▽

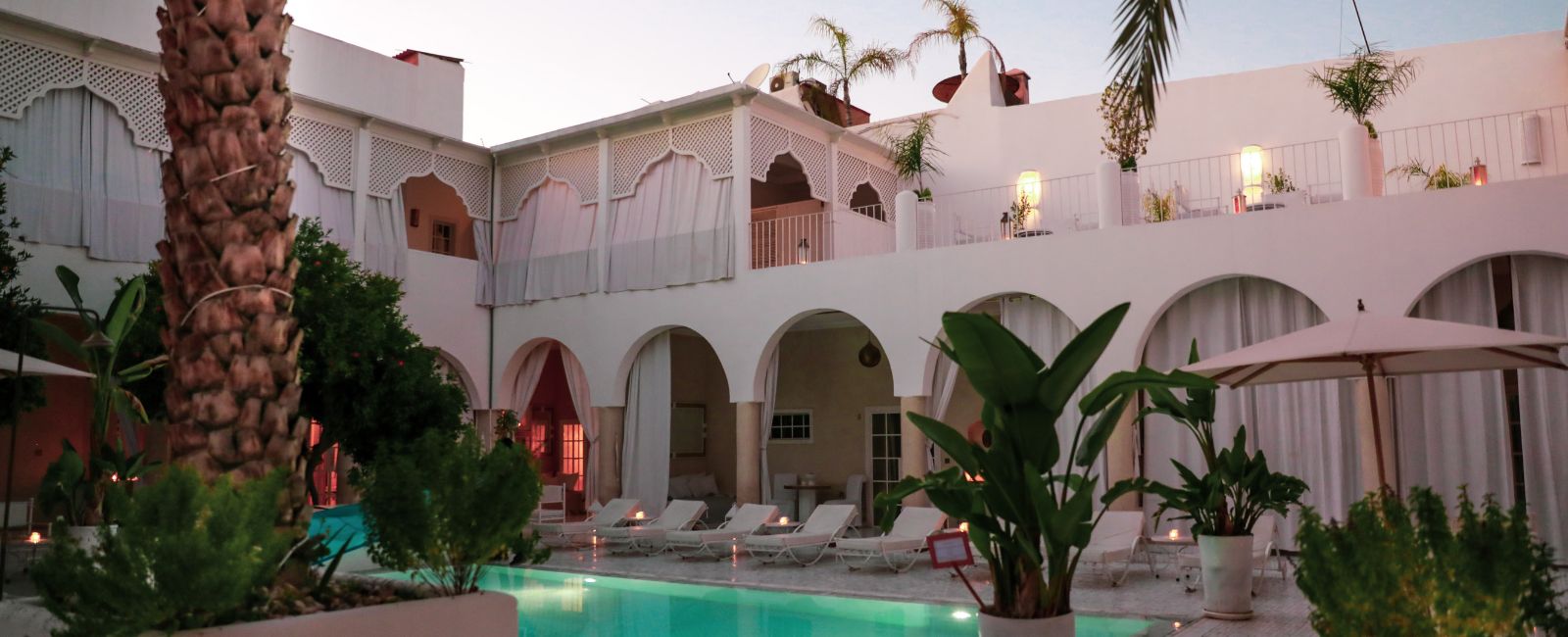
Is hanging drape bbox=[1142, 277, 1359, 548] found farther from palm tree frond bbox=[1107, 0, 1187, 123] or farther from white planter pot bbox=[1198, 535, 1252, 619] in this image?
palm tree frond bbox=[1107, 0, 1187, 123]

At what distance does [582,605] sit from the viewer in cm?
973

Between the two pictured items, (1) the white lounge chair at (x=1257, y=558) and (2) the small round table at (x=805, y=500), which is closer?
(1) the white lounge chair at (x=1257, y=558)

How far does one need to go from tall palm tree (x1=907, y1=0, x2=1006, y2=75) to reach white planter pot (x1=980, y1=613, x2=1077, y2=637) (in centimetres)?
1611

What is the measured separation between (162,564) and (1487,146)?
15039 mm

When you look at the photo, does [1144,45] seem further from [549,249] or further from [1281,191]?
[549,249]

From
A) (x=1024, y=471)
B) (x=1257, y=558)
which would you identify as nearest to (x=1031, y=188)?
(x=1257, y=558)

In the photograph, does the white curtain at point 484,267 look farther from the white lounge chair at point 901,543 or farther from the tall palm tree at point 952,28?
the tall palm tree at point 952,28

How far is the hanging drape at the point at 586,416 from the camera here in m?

△

▶ _EXERCISE REQUIREMENTS_
Reproduce every entry above word for word, omitting the pictures.

▶ _EXERCISE SOLUTION_
Is hanging drape bbox=[1142, 277, 1359, 548] found farther from palm tree frond bbox=[1107, 0, 1187, 123] or farther from white planter pot bbox=[1198, 535, 1252, 619] in this image?
palm tree frond bbox=[1107, 0, 1187, 123]

At what distance does [582,605] sit from the viewer in cm?
973

Between the two pictured items, (1) the white lounge chair at (x=1257, y=558) and (2) the small round table at (x=805, y=500), which is closer?
(1) the white lounge chair at (x=1257, y=558)

How far does one need to go from tall palm tree (x1=907, y1=0, x2=1006, y2=75) to reach white planter pot (x1=980, y1=613, x2=1077, y2=637) (in centimetres)?
1611

What is the measured separation between (162,564) and (1487,146)?
15039 mm

When you look at the photo, does [1144,45] seem further from [549,249] or further from [1281,191]?
[549,249]

From
A) (x=1024, y=471)
B) (x=1257, y=558)
which would you identify as nearest to (x=1031, y=188)?
(x=1257, y=558)

In the photograph, does the white curtain at point 484,267 look farther from the white lounge chair at point 901,543 or farther from the tall palm tree at point 952,28?
the tall palm tree at point 952,28

How far is the hanging drape at the point at 586,416 from the camera here in m?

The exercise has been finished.